А утром послал граф с нарочным большое, тяжелое письмо молодой панночке Янине и при письме одну розу. И еще послал коляску в местечко за нотариусом, и долго они с нотариусом что-то писали; потом говорили, как будто он добрую часть имения отписал на управляющеву дочку. А Лешачиха все время в комнате была и от графа не отходила.
А на другое утро подали дорожную карету и бричку для вещей, и вышел старый граф с дочкой, с Лешачихой. И все заметили, что граф был белый как мел и голова у него тряслась. Лешачиха его под руку вела. А у самой у нее за одну ночь лицо ссохлось – только брови да усы.
Сели они оба в карету и уехали.
Кучер потом врал, будто граф всю дорогу молчал, а Лешачиха плакала. Ну да этому, конечно, никто не поверил. Разве может Лешачиха плакать? Даже смешно!
Поздней осенью по дороге на вокзал проезжали мы мимо графской усадьбы.
Парк стал прозрачным и холодным. Через голые сучья просвечивал дом с забеленными ослепшими окнами.
На веревке, протянутой между строгих колонн подъезда, висели какие-то шубы.
Островок посреди пруда, облезлый и мокрый, казалось, наполовину затонул.
Я искала глазами лебедя…
Домашние
Домового, конечно, всякий знает.
Домовой – нежить серьезная, справедливая, заведует всем домом, всеми семейными делами, а также конюшней. Скотный двор его почему-то не интересует. Этим, вероятно, и объясняется свободный доступ к чужому молоку любой ведьмы – коров домовой не бережет.

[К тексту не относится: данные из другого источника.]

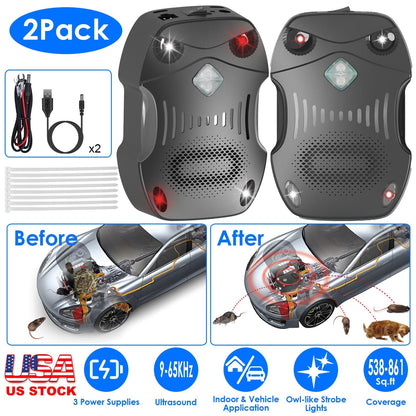 2 Pack Under Hood Ultrasonic Rodent Repeller Rodent Control Deterrent Chaser Blocker for Vehicle Indoor with Strobe Light 3 Power Supplies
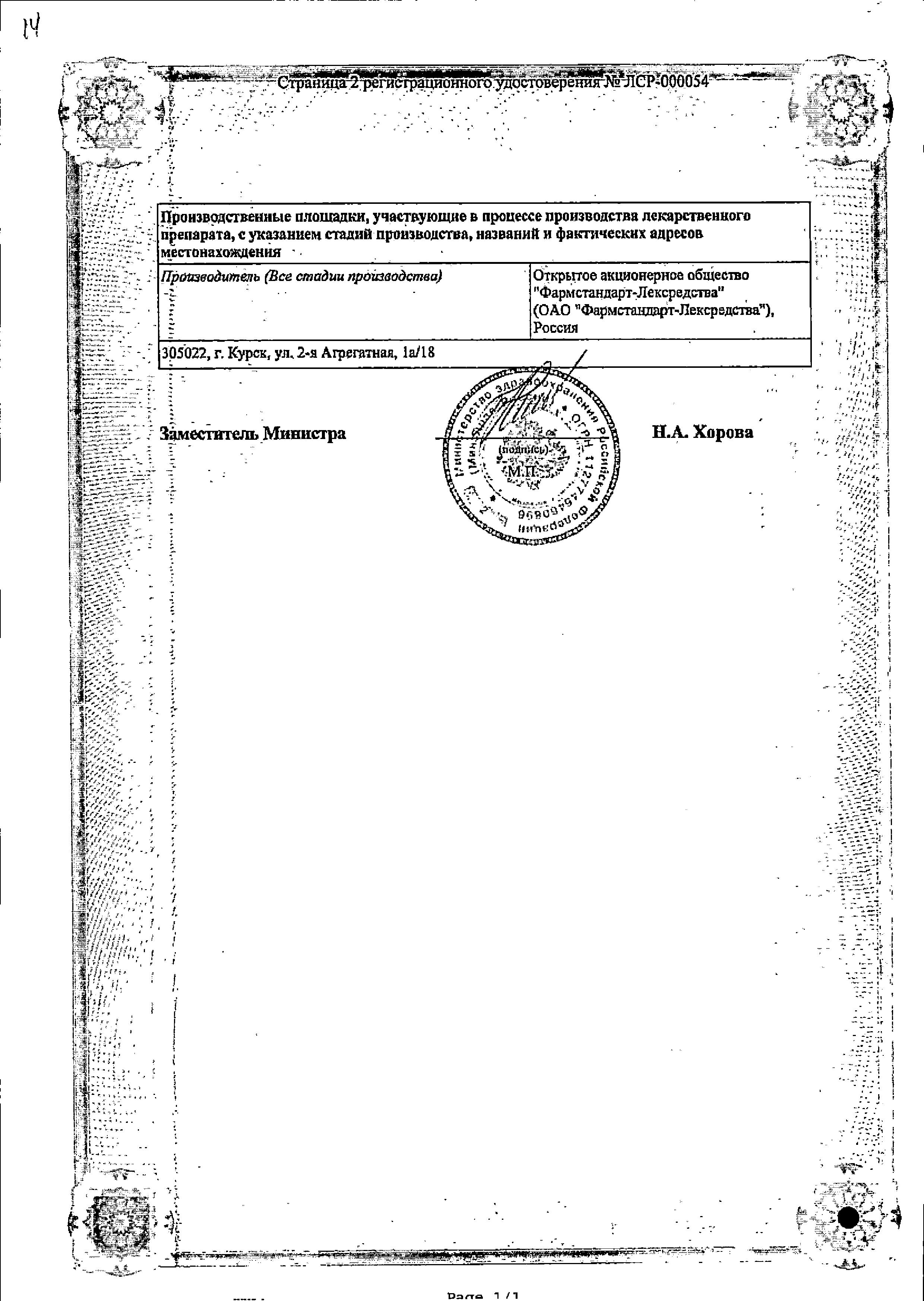 Сертификат Опатанол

Это не значит, что ведьмы лезут прямо в коровник. Для того, чтобы забрать чужое молоко, они большей частью перевернут на собственном дворе борону, да и доят прямо за зубья, а задумывают при этом на чью-нибудь корову. Из бороны молоко льется, а у коровы пропадает.
Но домовой этими бабьими делами не интересуется. Ему, как сказано, важны дом да конюшня.

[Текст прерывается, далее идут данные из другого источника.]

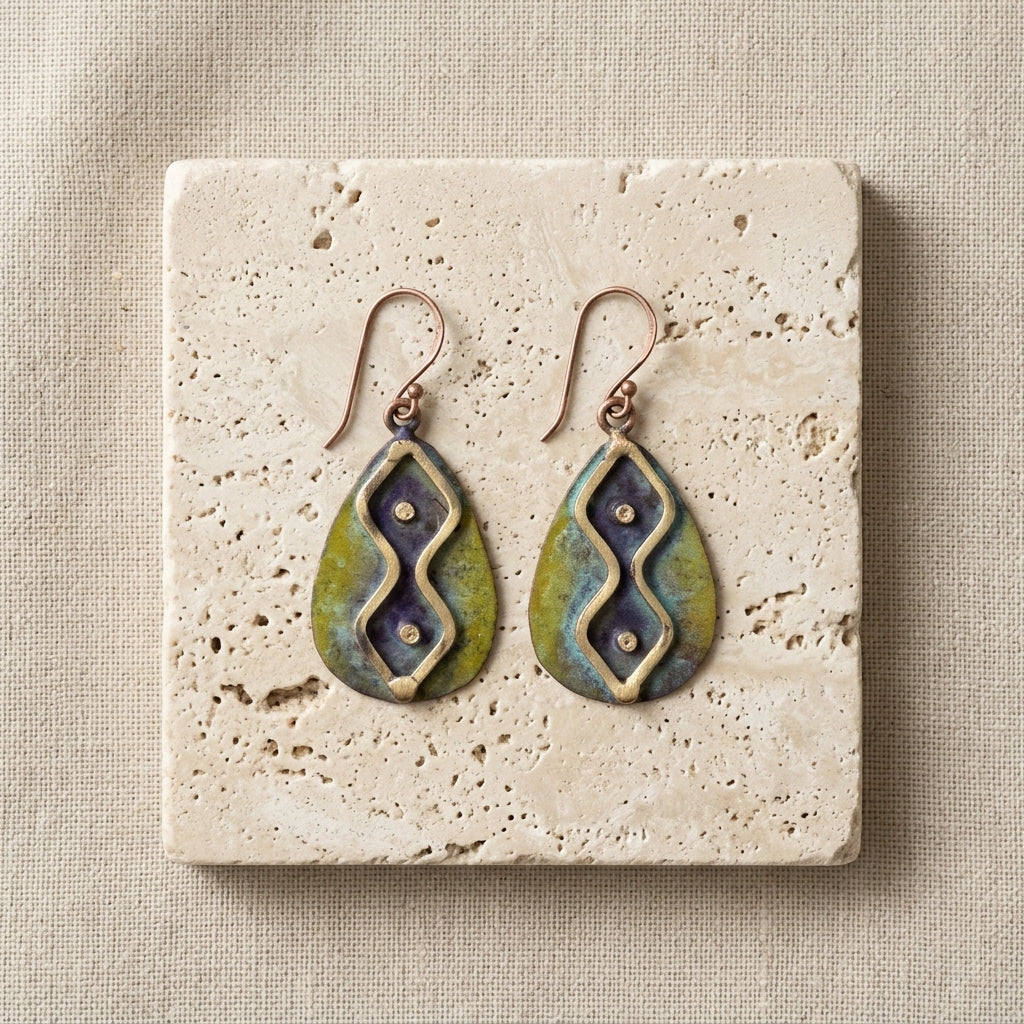 Copper Patina HandCrafted Earrings - Olive Zigzag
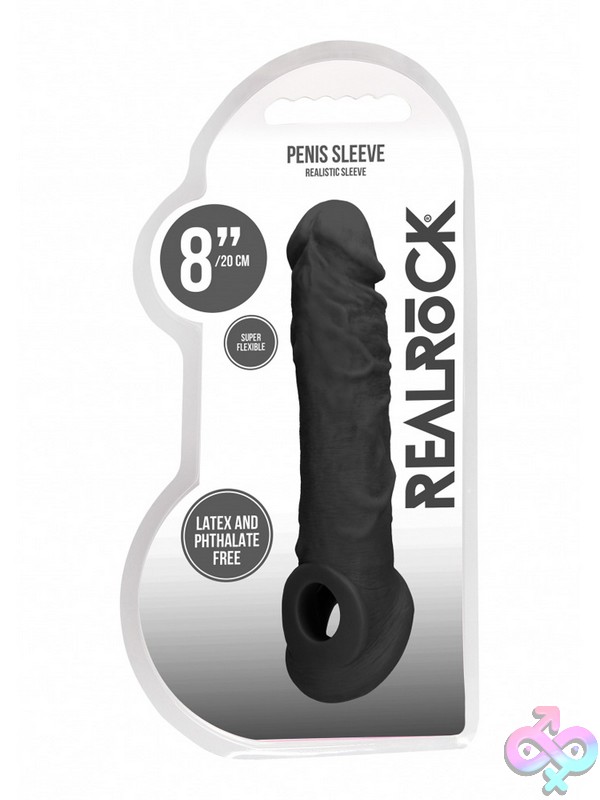 Discreet-Toys-Realrock-Penis-Sleeve-8-Black-Nu-St-Rea106Blk 8-Inch Realistic Penis Sleeve In Black Tpe By Shots Toys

У западных славян, да и у нас кое-где, за домом смотрят маленькие «домашние». Живут по всем углам, за печкой, под лавкой, в сенцах, в клети, в закромах, под половицами. Иногда ссорятся между собой, пищат и дерутся. Умники говорят – мыши. Какие же мыши, когда все сало цело? Ну, да ведь их не переспоришь.
Одна полька рассказывала, как у них «домашний» напробовался к вечеру выжимок из наливки да и забыл, где его ночлег. Куда ни сунется – везде занято. У них ведь каждый свое место знать должен. Вот мотался он, мотался, пищал, пыль клубом завивал, наконец залез в миску из-под сметаны и сам за собой крышку задвинул. Зато потом весь день по всем углам хихикали – видно, «свои» пересмеивались. И всюду – под лавкой, под печкой на загнетке – все пятнышки были видны, будто кто сметаной мазанул. Это, значит, он, бедняга, в миске-то этой вывалялся.
«Домашние» добрые. Зла не делают, только разве по глупости чего надурят: соль рассыпят, наперсток закатят, у стариков любят очки прятать, у старух – иголку, у девушек – косоплетку.
Тогда завязывают на поясе, либо на косынке узелок, или ножку у стола крепко перевяжут жгутом и приговаривают:
– Черт, черт, поиграй, да и мне отдай.
Он сразу и отдаст. Потому что это народ шустрый, живой, ему на привязи сидеть тошнее всего. Только никогда не надо забывать развязать узелок, когда вещь найдена. А то другой раз помогать не станут, да и к чему зря мучить.